Being a city boy, Taddeo knew a con when he saw one. The goofy-looking kid was no doubt a dead-eye shot. He counted the men and figured he could stand them all a drink on his father’s credit, assuming he lost. When he refused to increase the wager, they sagged a little.
“Científico,” one muttered to his comrade, tapping his head.
Taddeo found he wanted very much to win, however. It wasn’t often one got the chance to put his skills as an arquebusier against the finest marksmen in the world.
“Gentlemen, you may load your arms,” one of the Spaniards said.
Félix gave Taddeo his bucktoothed grin and loaded his arquebus by feel alone. Taddeo tried to match his speed, but his hands kept shaking. He almost forgot to blow the loose powder off the gun, which left unattended could have caused it to blow up in his hands.

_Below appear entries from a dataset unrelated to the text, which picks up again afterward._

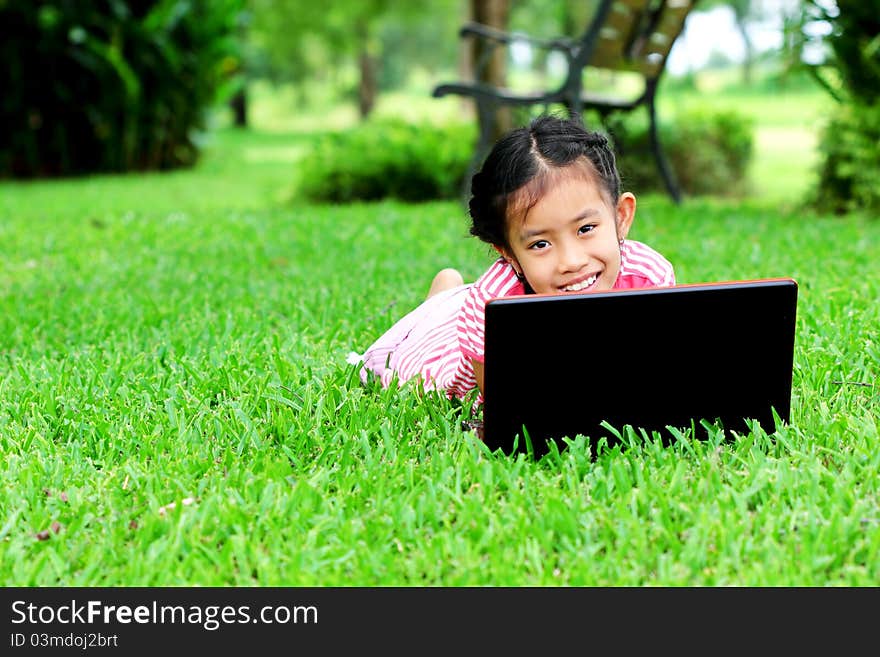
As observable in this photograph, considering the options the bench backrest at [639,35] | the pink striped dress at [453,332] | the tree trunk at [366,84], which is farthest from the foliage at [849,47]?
the tree trunk at [366,84]

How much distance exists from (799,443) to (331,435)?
45.5 inches

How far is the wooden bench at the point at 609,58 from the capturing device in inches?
250

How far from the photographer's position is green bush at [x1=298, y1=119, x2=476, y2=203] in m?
8.20

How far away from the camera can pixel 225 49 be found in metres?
11.4

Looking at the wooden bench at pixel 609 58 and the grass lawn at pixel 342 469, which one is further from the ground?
the wooden bench at pixel 609 58

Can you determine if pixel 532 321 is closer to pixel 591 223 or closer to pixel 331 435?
pixel 591 223

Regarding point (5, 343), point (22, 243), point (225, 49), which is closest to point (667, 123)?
point (225, 49)

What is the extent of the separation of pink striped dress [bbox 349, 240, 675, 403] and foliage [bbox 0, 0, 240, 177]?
26.4 ft

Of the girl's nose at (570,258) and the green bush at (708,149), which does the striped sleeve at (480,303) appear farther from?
the green bush at (708,149)

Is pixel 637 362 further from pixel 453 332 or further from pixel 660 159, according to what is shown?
pixel 660 159

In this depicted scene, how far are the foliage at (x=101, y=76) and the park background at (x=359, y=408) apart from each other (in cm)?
179

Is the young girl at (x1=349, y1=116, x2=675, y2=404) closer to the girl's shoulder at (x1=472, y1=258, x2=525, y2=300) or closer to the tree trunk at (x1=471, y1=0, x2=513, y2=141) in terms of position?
the girl's shoulder at (x1=472, y1=258, x2=525, y2=300)

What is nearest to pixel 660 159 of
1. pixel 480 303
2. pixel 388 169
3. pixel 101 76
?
pixel 388 169

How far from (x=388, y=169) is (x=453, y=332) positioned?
5.40 metres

The boy snickered, his head bobbing, and gestured for Taddeo to take the first shot. The men gave him a monopod, a forked stand on which to rest the muzzle of the heavy gun. As he was used to shooting without it, he hoped it would give him a nice boost in accuracy.
The man-sized target had been placed a hundred yards across a field. At this distance, he knew, the average marksman hit the target only half the time. The arquebus was considered accurate up to three hundred yards, but only if one were shooting at a barn.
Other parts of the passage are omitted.